• they/them

plural system in Seattle, WA (b. 1974)
lots of fictives from lots of media, some horses, some dragons, I dunno. the Pnictogen Wing is poorly mapped.

host: Mx. Kris Dreemurr (they/them)

chief messenger and usual front: Mx. Chara or Χαρά (they/them)

other members:
Mx. Frisk, historian (they/them)
Monophylos Fortikos, unicorn (he/him)
Kel the Purple, smol derg (xe/xem)
Pim the Dragon, Kel's sister (she/her)


it's been extremely difficult for us to wear down our intellectual inhibitions against thinking in magical terms. this has been tremendously difficult for us to get past: we were brought up in an atmosphere of extreme cynicism and skepticism about the supernatural and the magical, and even when we started having direct and regular spiritual experiences in 2016 we felt like establishing even the barest rudiments of a religious or magical practice was ridiculously difficult. our habits and usual way of thinking were dead against us, screaming in our heads: "this is useless, this is pointless, this is gibberish, etc."

that's gone double and treble for alchemy, which uses familiar chemical entities but with a completely different set of values attached to them, which makes alchemy especially opaque to someone used to the language and ruleset of chemistry. we consider ourselves fortunate to have made any breakthroughs in understanding the alchemical meanings of such things as sulfur or mercury—in grasping that these substances can be regarded as embodiments of abstract spiritual principles, as well as familiar physical and chemical properties. (curiously...I think being Catholic helped.)

hence I find myself starting to think about chemical elements and substances in a new way. some of them feel sparklier than others, in some intangible way that nevertheless feels hinted at by their utility in science and technology.

like, say, cobalt—which has been curiously on our mind.


we were quite young when we learned about one fascinating feature of certain cobaltous salts, like cobalt(2) chloride: they're "hydrochromic", which is to say they change color readily on exposure to extremes of humidity. CoCl2's usual form in humid air, the hexahydrate, is deep pink; its dehydrated form is blue. perhaps you've seen this color change in some kind of humidity or hydration indicator. magic? well, not really I suppose, but it's certainly evocative.

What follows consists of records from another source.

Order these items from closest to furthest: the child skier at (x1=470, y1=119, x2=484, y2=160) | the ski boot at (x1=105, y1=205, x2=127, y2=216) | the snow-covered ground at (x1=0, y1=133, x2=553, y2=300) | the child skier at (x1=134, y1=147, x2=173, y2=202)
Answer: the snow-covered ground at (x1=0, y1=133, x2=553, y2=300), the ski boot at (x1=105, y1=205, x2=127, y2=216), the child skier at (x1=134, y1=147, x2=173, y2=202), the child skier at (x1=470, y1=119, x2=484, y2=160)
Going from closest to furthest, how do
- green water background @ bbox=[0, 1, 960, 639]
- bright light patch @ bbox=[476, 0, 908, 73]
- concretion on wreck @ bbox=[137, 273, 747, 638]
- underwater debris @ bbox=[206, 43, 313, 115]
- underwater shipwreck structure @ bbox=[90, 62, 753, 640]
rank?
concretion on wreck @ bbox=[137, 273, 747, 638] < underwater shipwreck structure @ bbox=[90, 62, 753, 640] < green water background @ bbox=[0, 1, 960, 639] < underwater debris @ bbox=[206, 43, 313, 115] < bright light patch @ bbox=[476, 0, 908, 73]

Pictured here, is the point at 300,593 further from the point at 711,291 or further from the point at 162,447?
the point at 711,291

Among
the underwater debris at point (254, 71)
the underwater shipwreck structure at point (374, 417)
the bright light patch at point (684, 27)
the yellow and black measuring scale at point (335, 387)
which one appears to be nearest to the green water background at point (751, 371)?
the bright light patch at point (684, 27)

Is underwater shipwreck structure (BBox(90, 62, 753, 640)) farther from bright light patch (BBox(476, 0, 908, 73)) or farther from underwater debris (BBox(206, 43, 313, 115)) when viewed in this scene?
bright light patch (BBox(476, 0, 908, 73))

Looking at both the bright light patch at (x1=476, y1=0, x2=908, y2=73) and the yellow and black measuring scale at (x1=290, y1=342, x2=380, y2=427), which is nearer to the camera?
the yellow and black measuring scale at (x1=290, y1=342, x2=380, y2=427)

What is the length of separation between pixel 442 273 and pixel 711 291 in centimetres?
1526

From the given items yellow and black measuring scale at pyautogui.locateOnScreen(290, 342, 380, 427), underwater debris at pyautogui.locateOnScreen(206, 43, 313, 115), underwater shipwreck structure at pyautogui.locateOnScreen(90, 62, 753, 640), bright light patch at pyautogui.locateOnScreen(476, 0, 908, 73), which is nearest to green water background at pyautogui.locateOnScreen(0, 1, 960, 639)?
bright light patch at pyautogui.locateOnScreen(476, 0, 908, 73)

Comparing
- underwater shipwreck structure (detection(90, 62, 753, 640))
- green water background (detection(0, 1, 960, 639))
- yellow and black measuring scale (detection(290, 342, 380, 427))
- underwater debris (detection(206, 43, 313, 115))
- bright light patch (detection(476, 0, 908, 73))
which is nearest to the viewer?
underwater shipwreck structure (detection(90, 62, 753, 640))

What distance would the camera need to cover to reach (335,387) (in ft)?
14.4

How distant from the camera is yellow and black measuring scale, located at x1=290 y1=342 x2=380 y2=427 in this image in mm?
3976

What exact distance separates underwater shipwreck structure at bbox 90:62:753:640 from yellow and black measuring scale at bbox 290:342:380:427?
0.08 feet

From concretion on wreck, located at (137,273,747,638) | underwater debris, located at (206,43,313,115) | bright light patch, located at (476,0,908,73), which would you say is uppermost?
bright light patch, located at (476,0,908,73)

it gets me to thinking about just how colorful cobalt is—and how that colorful chemistry of cobalt has been of such tremendous use as a kind of indicator or signal for the presence of something else. a good qualitative test for aluminum, for example, involves calcining the sample with a little Co(NO3)2 solution added; if Al is present, it forms a blue mixed oxide with Co, "Thénard's Blue". if the sample contains zinc instead, a green mixed oxide is formed, "Rinman's Green". Al and Zn are both colorless in solution and their compounds are almost infallibly colorless or white—yet cobalt reveals a different color in each. similarly, potassium is colorless in solution and usually so soluble that it's impossible to get any sort of distinctive behavior from K in solution. but add a solution of sodium cobaltinitrite, Na3Co(NO2)6, and you get a precipitate of yellow potassium cobaltinitrite. once again, Co reveals the invisible—with a striking color.

it was differences in the colors of different octahedral cobalt complexes that helped elicit a better understanding of isomerism in such complexes. the blue color of cobalt glass also helps the analyst block out the yellow sodium doublet from flame emission tests, in order to see other elements (though neodymium glass is better for that.)

there's something so tantalizingly magical about this feature of cobalt chemistry—not merely that it's colorful, but that its colors have been of such tremendous value both to the artist and to the chemist, conferring visibility to the invisible.

maybe that's also true of kobolds? they're very helpful, I've heard.